__Raw records__.
— Start —
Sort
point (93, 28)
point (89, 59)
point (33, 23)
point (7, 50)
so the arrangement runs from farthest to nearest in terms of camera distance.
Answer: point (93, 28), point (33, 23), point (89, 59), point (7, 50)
— End —
__Exercise goal__. Format these rows as a JSON list of strings, one string per line, leaving out any blank lines.

__Answer for the task__.
[
  "Sort",
  "point (93, 28)",
  "point (89, 59)",
  "point (33, 23)",
  "point (7, 50)",
  "so the arrangement runs from farthest to nearest in terms of camera distance.",
  "Answer: point (93, 28), point (33, 23), point (89, 59), point (7, 50)"
]